** Opening Information provided block **
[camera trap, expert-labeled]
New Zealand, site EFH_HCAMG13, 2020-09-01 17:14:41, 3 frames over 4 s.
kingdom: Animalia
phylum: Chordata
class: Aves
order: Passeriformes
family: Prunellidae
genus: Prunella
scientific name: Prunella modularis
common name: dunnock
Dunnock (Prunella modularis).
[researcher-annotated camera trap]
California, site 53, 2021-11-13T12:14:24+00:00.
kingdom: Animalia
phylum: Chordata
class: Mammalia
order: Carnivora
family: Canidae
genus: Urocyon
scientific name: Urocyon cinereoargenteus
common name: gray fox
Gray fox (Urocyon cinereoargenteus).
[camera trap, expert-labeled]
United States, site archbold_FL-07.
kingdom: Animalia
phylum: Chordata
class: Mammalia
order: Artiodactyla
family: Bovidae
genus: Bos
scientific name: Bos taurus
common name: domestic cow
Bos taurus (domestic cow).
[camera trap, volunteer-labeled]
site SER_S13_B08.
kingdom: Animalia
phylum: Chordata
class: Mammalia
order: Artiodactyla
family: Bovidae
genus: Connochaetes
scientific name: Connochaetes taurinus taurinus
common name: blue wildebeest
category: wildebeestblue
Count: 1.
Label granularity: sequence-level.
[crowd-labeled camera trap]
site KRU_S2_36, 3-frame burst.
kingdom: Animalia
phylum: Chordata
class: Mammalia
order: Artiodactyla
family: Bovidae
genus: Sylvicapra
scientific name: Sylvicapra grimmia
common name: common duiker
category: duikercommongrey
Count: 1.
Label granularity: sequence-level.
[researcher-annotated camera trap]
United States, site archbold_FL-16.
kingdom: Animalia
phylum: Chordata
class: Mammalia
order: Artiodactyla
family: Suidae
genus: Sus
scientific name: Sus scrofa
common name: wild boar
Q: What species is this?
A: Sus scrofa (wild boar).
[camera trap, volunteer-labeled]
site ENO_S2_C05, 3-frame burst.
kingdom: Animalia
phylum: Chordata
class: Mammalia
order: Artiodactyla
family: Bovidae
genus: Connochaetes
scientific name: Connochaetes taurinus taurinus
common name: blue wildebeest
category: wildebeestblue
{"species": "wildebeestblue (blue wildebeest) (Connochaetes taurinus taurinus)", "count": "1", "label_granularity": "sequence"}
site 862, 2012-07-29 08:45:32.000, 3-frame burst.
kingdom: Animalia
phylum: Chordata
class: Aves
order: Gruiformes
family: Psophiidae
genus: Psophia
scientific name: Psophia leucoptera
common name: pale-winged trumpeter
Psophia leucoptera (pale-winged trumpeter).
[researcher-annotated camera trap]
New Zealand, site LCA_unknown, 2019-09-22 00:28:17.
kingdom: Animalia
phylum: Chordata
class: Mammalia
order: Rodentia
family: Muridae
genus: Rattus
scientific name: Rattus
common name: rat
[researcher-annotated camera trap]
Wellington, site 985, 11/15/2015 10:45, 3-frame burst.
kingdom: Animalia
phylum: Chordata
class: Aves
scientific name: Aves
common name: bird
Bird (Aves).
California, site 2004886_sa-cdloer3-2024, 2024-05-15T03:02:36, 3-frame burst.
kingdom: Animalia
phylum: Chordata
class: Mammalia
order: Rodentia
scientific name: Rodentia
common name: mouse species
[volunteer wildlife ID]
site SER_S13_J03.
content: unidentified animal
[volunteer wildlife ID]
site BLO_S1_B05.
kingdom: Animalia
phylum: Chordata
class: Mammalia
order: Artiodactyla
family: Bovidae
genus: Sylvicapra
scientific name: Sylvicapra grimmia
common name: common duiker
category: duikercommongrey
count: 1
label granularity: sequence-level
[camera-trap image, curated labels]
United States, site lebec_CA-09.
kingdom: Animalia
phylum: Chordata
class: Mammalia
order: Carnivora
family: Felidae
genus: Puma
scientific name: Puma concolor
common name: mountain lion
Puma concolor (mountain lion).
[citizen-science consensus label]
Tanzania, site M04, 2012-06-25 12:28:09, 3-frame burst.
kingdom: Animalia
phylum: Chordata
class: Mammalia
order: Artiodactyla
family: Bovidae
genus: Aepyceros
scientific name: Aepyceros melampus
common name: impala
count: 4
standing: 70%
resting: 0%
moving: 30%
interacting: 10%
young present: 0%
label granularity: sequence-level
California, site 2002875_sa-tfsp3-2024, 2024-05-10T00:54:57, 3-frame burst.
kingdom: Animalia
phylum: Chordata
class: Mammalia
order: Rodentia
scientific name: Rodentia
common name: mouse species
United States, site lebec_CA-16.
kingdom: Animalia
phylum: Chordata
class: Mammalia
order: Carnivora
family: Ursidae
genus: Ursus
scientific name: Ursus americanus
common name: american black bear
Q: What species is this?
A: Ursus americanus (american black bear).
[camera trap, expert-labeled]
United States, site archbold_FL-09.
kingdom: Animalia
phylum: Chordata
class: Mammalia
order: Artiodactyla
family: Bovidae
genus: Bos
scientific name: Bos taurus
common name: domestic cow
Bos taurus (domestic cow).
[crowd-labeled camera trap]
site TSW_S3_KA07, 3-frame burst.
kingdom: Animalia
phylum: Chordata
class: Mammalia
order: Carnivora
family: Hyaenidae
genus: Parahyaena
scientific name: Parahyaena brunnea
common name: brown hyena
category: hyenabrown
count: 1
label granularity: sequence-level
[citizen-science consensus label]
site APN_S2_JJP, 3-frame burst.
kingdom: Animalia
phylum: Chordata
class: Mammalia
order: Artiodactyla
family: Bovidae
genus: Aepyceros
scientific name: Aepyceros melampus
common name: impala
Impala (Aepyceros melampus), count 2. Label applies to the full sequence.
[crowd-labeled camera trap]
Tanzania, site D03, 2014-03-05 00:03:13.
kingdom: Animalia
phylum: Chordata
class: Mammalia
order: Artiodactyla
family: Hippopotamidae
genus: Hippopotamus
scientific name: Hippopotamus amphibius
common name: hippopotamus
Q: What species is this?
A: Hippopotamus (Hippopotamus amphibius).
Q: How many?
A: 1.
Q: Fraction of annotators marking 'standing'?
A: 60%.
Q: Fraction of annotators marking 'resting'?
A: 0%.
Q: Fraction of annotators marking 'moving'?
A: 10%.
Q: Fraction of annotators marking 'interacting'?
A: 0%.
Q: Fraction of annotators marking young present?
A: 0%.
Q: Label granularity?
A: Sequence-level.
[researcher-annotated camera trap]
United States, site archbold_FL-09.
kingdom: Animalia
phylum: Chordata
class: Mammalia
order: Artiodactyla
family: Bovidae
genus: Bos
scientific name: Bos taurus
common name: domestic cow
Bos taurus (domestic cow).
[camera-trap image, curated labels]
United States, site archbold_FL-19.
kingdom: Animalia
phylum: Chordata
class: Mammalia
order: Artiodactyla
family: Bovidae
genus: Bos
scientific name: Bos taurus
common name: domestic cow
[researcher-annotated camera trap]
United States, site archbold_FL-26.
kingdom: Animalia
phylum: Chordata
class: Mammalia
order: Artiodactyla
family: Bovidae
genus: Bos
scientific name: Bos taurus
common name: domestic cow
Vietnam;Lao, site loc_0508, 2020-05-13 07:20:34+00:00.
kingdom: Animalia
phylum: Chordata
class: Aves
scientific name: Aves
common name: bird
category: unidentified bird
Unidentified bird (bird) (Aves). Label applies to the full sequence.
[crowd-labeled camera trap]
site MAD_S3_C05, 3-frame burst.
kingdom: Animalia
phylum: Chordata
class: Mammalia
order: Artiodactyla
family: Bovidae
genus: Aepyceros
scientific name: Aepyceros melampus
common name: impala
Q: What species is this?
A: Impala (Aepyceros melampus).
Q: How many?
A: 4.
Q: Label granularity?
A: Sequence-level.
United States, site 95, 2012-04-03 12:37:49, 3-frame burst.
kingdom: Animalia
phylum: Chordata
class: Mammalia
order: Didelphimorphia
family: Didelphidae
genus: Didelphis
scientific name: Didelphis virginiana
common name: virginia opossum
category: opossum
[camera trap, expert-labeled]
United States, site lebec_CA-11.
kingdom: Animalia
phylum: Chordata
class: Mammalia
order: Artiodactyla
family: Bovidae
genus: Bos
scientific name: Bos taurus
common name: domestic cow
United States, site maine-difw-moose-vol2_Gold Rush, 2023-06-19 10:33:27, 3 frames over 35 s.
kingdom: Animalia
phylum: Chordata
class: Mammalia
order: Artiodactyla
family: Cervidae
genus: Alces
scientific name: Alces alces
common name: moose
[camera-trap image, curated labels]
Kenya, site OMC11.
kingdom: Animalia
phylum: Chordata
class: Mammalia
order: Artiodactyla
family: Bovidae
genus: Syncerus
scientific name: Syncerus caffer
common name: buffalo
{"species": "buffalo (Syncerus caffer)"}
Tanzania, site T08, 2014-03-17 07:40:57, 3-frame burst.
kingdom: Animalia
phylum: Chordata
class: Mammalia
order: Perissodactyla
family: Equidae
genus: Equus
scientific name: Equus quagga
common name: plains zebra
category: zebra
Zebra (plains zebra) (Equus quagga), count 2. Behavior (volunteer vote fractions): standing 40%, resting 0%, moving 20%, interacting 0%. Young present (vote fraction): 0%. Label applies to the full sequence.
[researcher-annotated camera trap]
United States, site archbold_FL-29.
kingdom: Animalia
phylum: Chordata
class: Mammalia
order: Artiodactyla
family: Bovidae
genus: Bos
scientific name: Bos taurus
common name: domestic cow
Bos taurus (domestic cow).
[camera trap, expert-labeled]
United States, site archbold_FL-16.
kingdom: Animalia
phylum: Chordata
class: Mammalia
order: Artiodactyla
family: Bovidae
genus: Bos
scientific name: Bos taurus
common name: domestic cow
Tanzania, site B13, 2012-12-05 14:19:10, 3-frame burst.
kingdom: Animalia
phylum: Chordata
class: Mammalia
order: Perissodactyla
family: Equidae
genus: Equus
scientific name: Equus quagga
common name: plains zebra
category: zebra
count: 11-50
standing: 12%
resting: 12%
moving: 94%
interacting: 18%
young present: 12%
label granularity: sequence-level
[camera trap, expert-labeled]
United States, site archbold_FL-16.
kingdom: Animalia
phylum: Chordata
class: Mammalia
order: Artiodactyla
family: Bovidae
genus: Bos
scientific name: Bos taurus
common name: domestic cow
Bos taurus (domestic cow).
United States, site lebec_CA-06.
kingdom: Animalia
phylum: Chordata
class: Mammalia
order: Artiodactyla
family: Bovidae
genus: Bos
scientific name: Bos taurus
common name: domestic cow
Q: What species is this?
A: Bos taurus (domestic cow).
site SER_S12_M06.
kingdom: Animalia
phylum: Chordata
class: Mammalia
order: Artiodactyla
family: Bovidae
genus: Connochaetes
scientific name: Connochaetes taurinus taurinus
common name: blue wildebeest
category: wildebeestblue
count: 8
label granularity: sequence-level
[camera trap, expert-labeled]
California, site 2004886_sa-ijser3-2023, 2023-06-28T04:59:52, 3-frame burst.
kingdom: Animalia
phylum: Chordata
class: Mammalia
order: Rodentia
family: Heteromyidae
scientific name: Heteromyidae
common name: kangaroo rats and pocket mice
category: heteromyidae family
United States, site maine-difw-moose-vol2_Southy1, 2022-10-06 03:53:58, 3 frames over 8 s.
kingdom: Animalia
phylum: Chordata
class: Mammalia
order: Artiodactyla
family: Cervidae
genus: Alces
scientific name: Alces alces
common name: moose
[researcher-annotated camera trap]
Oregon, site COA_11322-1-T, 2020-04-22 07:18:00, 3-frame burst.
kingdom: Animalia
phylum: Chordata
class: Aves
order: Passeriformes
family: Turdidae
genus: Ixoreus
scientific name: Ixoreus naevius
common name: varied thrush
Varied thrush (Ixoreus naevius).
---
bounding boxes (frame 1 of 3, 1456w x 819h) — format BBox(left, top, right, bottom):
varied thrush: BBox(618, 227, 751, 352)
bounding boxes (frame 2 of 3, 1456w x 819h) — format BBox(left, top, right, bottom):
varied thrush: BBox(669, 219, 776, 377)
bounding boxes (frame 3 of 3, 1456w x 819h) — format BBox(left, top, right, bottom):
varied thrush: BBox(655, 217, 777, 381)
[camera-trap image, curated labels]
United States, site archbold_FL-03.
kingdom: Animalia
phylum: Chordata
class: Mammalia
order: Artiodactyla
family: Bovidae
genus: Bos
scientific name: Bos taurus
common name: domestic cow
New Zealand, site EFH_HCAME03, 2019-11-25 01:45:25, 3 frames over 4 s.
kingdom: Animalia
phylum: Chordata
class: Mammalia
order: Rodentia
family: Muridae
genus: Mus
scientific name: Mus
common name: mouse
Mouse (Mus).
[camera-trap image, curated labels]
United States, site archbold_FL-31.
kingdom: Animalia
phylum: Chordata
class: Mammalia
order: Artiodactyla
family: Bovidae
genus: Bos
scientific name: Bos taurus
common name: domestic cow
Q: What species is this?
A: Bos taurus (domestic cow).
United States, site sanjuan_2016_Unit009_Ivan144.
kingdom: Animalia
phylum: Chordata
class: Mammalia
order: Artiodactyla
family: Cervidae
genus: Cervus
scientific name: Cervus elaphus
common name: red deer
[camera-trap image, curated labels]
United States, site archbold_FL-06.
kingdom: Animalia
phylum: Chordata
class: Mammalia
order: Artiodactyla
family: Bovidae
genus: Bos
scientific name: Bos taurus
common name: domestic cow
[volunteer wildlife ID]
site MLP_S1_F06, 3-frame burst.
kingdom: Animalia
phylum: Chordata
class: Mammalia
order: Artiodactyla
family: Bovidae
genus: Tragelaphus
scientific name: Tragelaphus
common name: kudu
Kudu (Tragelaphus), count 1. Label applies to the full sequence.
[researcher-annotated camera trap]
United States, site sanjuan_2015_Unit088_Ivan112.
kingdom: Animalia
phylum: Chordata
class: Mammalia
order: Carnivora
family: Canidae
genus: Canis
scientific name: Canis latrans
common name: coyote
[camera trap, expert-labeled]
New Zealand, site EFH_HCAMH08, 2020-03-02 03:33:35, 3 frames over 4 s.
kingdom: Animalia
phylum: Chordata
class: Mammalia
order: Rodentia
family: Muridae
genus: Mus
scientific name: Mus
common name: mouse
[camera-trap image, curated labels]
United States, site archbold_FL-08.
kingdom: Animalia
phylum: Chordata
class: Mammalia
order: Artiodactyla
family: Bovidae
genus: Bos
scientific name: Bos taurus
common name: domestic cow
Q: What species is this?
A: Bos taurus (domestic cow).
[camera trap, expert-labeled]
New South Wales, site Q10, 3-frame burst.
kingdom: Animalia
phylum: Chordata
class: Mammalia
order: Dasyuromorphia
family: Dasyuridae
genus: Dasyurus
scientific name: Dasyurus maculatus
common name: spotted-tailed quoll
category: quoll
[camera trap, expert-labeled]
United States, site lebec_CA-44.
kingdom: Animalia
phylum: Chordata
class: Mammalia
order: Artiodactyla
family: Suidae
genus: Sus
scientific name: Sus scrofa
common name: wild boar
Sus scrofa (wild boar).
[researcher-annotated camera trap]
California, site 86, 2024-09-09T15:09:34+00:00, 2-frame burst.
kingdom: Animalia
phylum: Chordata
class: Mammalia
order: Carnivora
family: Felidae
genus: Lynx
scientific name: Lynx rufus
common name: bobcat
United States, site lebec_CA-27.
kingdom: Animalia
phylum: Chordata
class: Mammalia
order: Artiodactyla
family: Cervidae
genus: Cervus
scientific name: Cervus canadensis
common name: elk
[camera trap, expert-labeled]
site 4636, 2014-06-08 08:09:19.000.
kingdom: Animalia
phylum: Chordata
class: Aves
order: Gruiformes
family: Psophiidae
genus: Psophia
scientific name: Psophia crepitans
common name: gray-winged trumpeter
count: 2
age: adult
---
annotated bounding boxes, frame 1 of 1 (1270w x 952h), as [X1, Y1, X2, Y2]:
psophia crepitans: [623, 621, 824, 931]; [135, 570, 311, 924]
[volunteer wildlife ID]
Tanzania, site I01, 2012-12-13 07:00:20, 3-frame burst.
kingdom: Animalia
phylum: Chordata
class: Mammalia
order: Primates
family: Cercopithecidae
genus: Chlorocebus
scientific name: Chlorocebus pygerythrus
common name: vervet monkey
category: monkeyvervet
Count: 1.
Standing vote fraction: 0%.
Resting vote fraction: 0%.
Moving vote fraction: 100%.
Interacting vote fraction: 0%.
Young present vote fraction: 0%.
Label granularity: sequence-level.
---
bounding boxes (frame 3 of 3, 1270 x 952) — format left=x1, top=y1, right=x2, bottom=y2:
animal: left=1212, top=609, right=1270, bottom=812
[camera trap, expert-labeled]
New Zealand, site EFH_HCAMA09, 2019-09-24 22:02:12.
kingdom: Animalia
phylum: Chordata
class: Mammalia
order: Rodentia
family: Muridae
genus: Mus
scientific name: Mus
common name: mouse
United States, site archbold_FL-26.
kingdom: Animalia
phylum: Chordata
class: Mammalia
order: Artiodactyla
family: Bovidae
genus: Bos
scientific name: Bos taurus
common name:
** Closing Information provided block **
Copy out the lines of the records above in which the string "over" appears.

**Written answer**
New Zealand, site EFH_HCAMG13, 2020-09-01 17:14:41, 3 frames over 4 s.
United States, site maine-difw-moose-vol2_Gold Rush, 2023-06-19 10:33:27, 3 frames over 35 s.
United States, site maine-difw-moose-vol2_Southy1, 2022-10-06 03:53:58, 3 frames over 8 s.
New Zealand, site EFH_HCAME03, 2019-11-25 01:45:25, 3 frames over 4 s.
New Zealand, site EFH_HCAMH08, 2020-03-02 03:33:35, 3 frames over 4 s.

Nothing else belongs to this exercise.